Task requirements:
• a. In the Pokémon data homework, which attributes differ between the two pokemon named Arcanine in the pokemon_test dataset?
• b. Please carry the Pokémon data homework forward, picking up after its final sentence.

Reading passage:
Pokemon - Intermediate Data Programming

In this homework, you’ll read, process, and group CSV data to compute descriptive statistics in two ways for each problem: with the Pandas library and without the Pandas library.

import doctest
import io
import pandas as pd

# For prettifying doctest output involving data structures
# See also: https://stackoverflow.com/a/21227671
from pprint import pprint

In the Pokémon video game series, the player catches pokemon, fictional creatures trained to battle each other as part of a sport franchise. For this first task, you’ll practice creating your own pokemon-themed CSV dataset in the following format.

pokemon_box = pd.read_csv("pokemon_box.csv")
pokemon_box

id is a unique numeric identifier corresponding to the species of a pokemon.
name is the name of the species of pokemon, such as Bulbasaur.
level is the integer level of the pokemon.
personality is a one-word string describing the personality of the pokemon, such as Jolly.
type is a one-word string describing the type of the pokemon, such as Grass.
weakness is the enemy type that this pokemon is weak toward. Bulbasaur is weak to fire-type pokemon.
atk, def, hp are integers that indicate the attack power, defense power, and hit points of the pokemon.
stage is an integer that indicates the particular developmental stage of the pokemon.

Assume the data is never empty (there’s at least one pokemon), that there’s no missing data (each pokemon has every attribute), and pokemon stats can be any non-negative integers, including 0.

This assessment introduces a new way of validating and testing your data programs by comparing two different approaches to implementing the same function: writing an implementation once using plain Python and again using Pandas. For each programming task below, you’ll write, document, and test each function in the same way to build confidence in their correctness and robustness.

In addition to the large pokemon_box dataset above, we’ve provided a much smaller pokemon_test dataset below.

pokemon_test = pd.read_csv(io.StringIO("""
id,name,level,personality,type,weakness,atk,def,hp,stage
59,Arcanine,35,impish,fire,water,50,55,90,2
59,Arcanine,35,gentle,fire,water,45,60,80,2
121,Starmie,67,sassy,water,electric,174,56,113,2
131,Lapras,72,lax,water,electric,107,113,29,1
"""))
pokemon_test

Note that it’s possible to have multiple pokemon that have very similar attributes. In the pokemon_test dataset, there are two pokemon named “Arcanine” with the same id, level, and type: differing only in personality, atk, def, and hp. Since there’s not a clearly unique key to use as an index, we won’t define a meaningful index for this assessment.

Outside Sources¶

Update the following Markdown cell to include your name and list your outside sources. Submitted work should be consistent with the curriculum and your sources.

Supplied information:
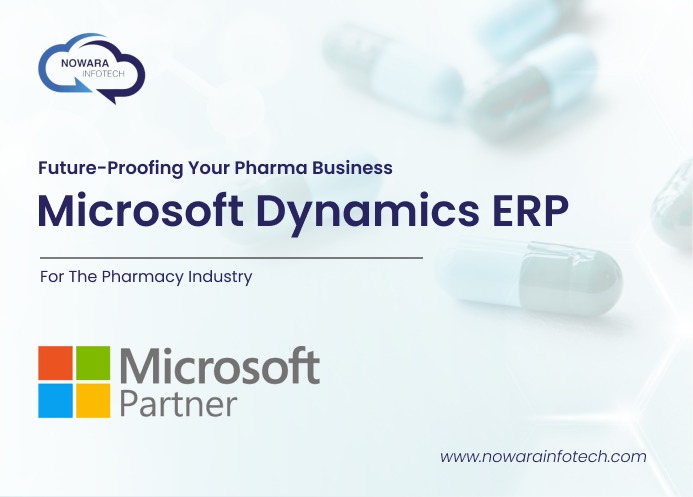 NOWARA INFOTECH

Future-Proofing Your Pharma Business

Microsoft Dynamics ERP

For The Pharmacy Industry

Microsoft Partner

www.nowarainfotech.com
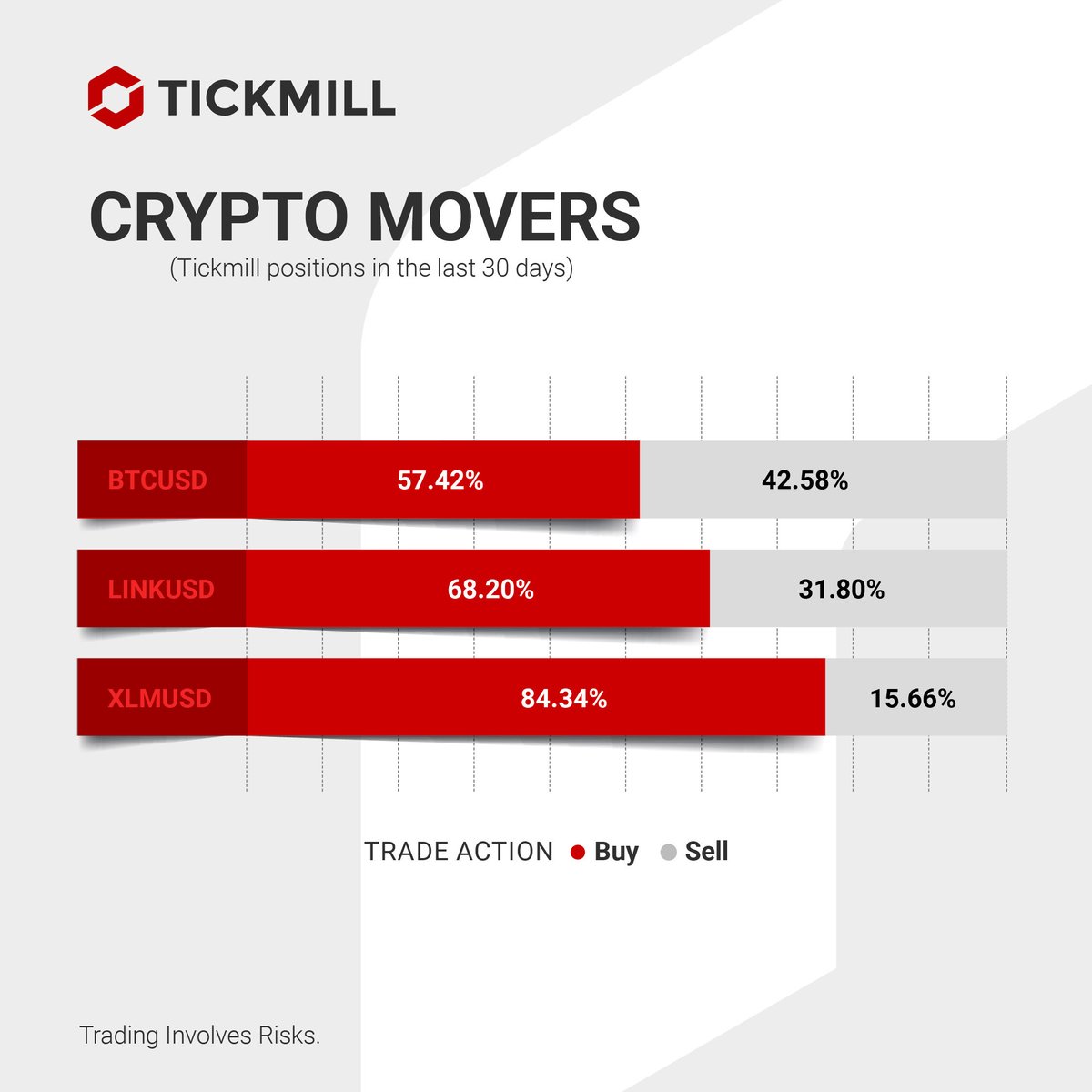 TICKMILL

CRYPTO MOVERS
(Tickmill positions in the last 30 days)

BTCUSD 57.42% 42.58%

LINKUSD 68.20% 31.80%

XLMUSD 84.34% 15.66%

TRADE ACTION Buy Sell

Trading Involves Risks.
--
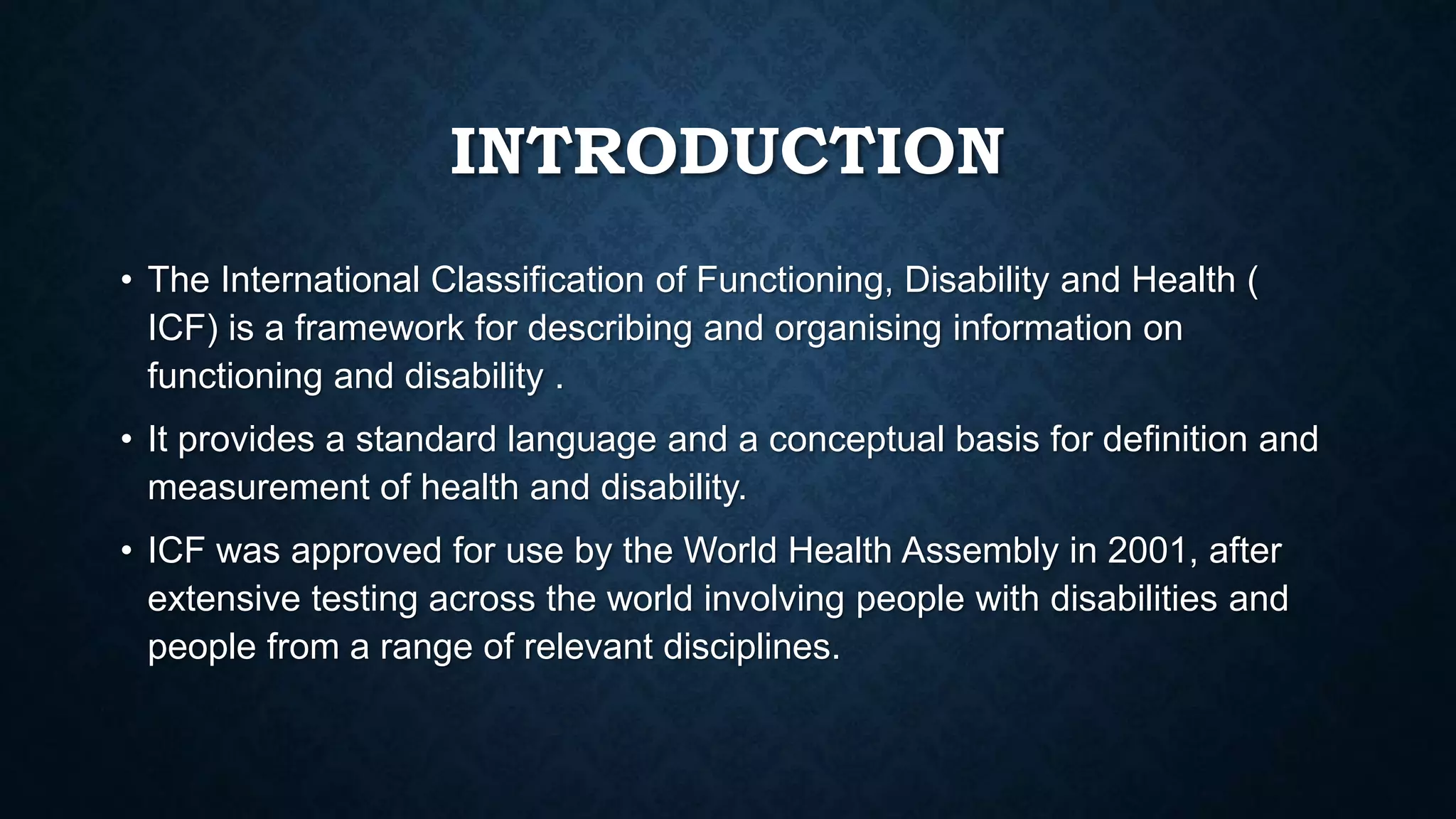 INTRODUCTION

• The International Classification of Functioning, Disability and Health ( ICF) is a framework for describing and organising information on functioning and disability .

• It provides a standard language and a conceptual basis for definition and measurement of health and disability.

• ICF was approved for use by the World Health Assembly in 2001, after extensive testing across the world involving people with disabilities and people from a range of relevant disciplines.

Answers for the exercise:
• a. Personality, atk, def, and hp.

• b.
Name: YOUR_NAME_HERE

Enter your outside sources as a list here, or remove this line if you did not consult any outside sources at all.

Task: Create your own dataset¶

Before starting your programming tasks, create at least one additional testing dataset below. In total, each function you write should contain 3 tests:

One test for the large pokemon_box dataset.
One test for the small pokemon_test dataset.
One test for your own pokemon_mine dataset below.

pokemon_mine = pd.read_csv(io.StringIO(
    ...
))
pokemon_mine

Task: Species count¶

Write a function python_species_count that takes a list of dictionaries representing the pokemon dataset and returns the number of unique pokemon species in the dataset as determined by the name attribute without using Pandas.

Write a function pandas_species_count that does the same thing but using a DataFrame as input.

Add your test case and a descriptive docstring for both functions.

def python_species_count(data):
    """
    ...

    >>> python_species_count(pokemon_box.to_dict("records"))
    82
    >>> python_species_count(pokemon_test.to_dict("records"))
    3
    """
    ...


doctest.run_docstring_examples(python_species_count, globals())

def pandas_species_count(data):
    """
    ...

    >>> pandas_species_count(pokemon_box)
    82
    >>> pandas_species_count(pokemon_test)
    3
    """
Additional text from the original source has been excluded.